Member of the House of Assembly of Zimbabwe for Bulawayo South
- In office 2008–2018
- President: Robert Mugabe
- Prime Minister: Morgan Tsvangirai
- Preceded by: David Coltart
- Succeeded by: Raj Modi

Personal details
- Born: Edward Graham Cross 1940 (age 85–86) Bulawayo, Southern Rhodesia
- Party: MDC-T
- Spouse: Jeanette
- Children: 2

= Eddie Cross =

Zimbabwean economist

Edward Graham "Eddie" Cross (born 1940) is a Zimbabwean former Member of Parliament for Bulawayo South. He is also an economist and founding member of the mainstream Movement for Democratic Change party formerly led by Nelson Chamisa.
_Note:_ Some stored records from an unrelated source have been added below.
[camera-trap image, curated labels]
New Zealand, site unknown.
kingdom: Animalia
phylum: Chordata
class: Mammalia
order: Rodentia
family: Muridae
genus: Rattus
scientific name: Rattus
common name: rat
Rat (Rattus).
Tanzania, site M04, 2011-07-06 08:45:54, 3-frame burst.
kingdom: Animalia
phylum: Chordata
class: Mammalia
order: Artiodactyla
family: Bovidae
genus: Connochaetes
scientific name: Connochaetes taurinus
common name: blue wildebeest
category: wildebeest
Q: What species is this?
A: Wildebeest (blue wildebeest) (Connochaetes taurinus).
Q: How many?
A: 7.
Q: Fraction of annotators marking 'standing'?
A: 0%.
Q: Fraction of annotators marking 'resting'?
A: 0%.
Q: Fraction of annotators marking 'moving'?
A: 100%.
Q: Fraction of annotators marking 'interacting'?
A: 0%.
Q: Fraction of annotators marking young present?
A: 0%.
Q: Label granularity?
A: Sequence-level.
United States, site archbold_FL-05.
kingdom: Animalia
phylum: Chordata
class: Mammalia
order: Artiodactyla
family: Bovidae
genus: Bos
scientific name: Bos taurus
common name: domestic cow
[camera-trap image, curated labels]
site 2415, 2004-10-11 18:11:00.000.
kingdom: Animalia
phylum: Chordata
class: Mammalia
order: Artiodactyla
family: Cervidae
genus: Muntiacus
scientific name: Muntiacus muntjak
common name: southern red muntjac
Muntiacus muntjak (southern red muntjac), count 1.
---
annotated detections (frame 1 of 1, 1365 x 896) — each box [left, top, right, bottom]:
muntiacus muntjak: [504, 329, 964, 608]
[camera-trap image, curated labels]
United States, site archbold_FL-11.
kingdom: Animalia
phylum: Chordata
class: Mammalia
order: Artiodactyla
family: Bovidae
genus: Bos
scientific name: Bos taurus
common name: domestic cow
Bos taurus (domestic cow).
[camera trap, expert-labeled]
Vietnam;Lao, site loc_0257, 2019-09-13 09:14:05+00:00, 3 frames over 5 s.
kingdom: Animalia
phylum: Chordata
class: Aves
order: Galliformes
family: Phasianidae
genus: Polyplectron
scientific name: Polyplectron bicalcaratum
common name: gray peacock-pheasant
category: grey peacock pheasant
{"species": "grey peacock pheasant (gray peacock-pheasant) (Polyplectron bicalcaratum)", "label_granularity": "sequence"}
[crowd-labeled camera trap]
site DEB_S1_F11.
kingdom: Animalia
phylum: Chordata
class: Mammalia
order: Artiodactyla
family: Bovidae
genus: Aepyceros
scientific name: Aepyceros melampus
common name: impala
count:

At one point, he was the Policy Coordinator General.

==Pre-independence==
Cross's career has been mainly in agriculture. He attended Gwebi College and then worked for the government on land resettlement in the Gokwe district before attending the University of Rhodesia in Salisbury where he received an honours degree in economics. After that he worked as an economist, eventually becoming chief economist at the Agricultural Marketing Authority in 1976. He was opposed to white minority rule during the Rhodesian Prime Minister Ian Smith era.

==Independence==
After the internationally recognised independence of Zimbabwe in 1980, Cross was appointed first to head the Dairy Marketing Board and then the Cold Storage Commission. The CSC was the largest meat-marketing organisation in Africa. He was subsequently CEO of the Beira Corridor Group, which promoted the rehabilitation of the Beira Corridor as an export outlet to the sea for land locked Zimbabwe.

On 10 February 2009, Tsvangirai designated Cross for the position of Minister of State Enterprise and Parastatals as part of the national unity government. He was, however, dropped from the Cabinet list and replaced prior to the Cabinet's swearing in.

==Family==
He is married to Jeanette and has two children, Gary and Susan, who between them have given him 5 grandchildren, 4 girls and 1 boy.